**ABOUT THIS TASK:** Please set down the part of the passage on comparing authors by Wasserstein distance starting with "Sys.time() - t0" and going on through "difficult to interpret.", word for word.

**PASSAGE FOR REVIEW:**
To calculate the distance between two authors, we use the Wasserstein
distance, also known as the Kantorovich-Rubenstein or earth mover’s
distance. This distance roughly corresponds to the minimum amount of
work required to reshape one distribution into another, by transporting
probability mass between points. This is one of the most time-consuming
steps of the analysis, so I have set it up to run on 24 cores so that it
takes about one minute on my machine running an AMD Ryzen 9 7950X.
Hopefully your computer’s CPU has at least this many cores; if not, make
sure you to decrease the mc.cores
argument in the following
expression. This particular dataset also requires about 1 GB of RAM per
core, so adjust for your system accordingly.
t0 <- Sys.time()
wdist <- get.dist(ts, mc.cores=24)
Sys.time() - t0
## Time difference of 1.029745 mins
save(wdist, file="results/palm_wdist.RData")
class(wdist) # show that this is a custom S3 object
## [1] "wdist" "dist"
The last thing that we need to do is visually interpret the results of this analysis. This is complicated by the fact that we’ve generated another distance matrix. It is much smaller (79-by-79) than the co-occurrence matrix that we started with (5000-by-79), but still difficult to interpret.
Of course there are many methods to visualize a distance matrix. I’ve
provided some functions in a script called visualize.R
. One of these
is simply a generic plot
function calling a dimensionality reduction
method such as multi-dimensional scaling or UMAP:
source("scripts/visualize.R")
# map author names to initials
fac <- read.csv("data/palm.tsv", sep='\t')
fac$filename <- paste(fac$lastname, fac$forename, sep="_")
fac$filename <- gsub(" ", "_", fac$filename)
idx <- match(attr(wdist, "Labels"), fac$filename)
labels <- fac$initials[idx]
# use generic plot function for `wdist` object
par(mfrow=c(1,2))
plot(wdist, labels=labels, main='UMAP')
plot(wdist, labels=labels, type='m', main="MDS")
We can also use R’s built-in hierarchical clustering methods:
hc <- hclust(wdist)
plot(hc, cex=0.5, main=NA, xlab=NA, sub=NA, labels=labels)
My preferred method, however, is to generate a network (graph) in which
each node represents an author, and connections between authors indicate
that their similarity exceeds some threshold. Because some authors end
up forming a large number of connections (high degree size), I wrote a
function that only connects each author to their
g <- make.knn(wdist)
plot(g, vertex.shape="none", vertex.label=labels,
vertex.label.cex=1, vertex.size=10,
edge.width=2, edge.arrow.mode='-')
We can use community detection to identify clusters in this graph, which can be visualized by drawing coloured polygons:
cl <- cluster_louvain(g)
plot(g, mark.groups=cl, vertex.shape="none", vertex.label=labels,
vertex.label.cex=1, vertex.size=10,
edge.width=2, edge.arrow.mode='-')
Note that the clusters produced by the Louvain method are non-overlapping; any overlap between polygons is due to constraints in drawing polygons.

**DATASET ENTRIES:**
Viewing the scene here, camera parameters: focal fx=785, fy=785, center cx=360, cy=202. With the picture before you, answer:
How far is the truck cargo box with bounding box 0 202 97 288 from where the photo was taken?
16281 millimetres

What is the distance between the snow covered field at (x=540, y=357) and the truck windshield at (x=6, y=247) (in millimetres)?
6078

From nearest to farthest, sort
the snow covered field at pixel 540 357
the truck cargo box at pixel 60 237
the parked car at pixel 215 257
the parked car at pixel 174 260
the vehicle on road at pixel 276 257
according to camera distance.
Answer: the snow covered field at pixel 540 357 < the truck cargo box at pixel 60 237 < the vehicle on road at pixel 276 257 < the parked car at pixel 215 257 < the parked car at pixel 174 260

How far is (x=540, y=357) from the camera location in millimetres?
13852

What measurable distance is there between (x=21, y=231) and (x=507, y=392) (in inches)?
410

==

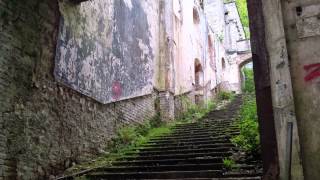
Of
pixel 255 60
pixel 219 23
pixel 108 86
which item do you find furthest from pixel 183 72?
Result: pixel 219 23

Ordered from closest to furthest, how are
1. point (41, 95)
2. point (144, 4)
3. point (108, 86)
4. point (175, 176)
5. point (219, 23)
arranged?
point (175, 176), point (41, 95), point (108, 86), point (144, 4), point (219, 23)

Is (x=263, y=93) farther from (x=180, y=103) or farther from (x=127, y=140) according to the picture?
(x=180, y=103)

* * *

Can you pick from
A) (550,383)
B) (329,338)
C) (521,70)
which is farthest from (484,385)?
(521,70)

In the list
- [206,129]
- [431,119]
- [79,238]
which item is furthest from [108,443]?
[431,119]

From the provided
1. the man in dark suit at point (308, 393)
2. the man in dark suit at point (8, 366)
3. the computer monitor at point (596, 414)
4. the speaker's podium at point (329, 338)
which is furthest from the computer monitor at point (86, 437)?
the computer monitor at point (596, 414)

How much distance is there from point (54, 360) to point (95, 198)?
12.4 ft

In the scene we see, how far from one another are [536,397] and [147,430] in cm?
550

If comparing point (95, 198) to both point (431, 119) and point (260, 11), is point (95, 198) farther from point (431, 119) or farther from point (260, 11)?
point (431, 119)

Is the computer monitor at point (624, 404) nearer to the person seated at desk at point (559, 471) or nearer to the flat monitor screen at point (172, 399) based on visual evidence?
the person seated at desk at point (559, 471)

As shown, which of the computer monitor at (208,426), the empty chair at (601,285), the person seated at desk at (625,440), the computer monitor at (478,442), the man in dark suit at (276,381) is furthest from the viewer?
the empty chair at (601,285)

**COMPLETED EXERCISE:**
Sys.time() - t0
## Time difference of 1.029745 mins
save(wdist, file="results/palm_wdist.RData")
class(wdist) # show that this is a custom S3 object
## [1] "wdist" "dist"
The last thing that we need to do is visually interpret the results of this analysis. This is complicated by the fact that we’ve generated another distance matrix. It is much smaller (79-by-79) than the co-occurrence matrix that we started with (5000-by-79), but still difficult to interpret.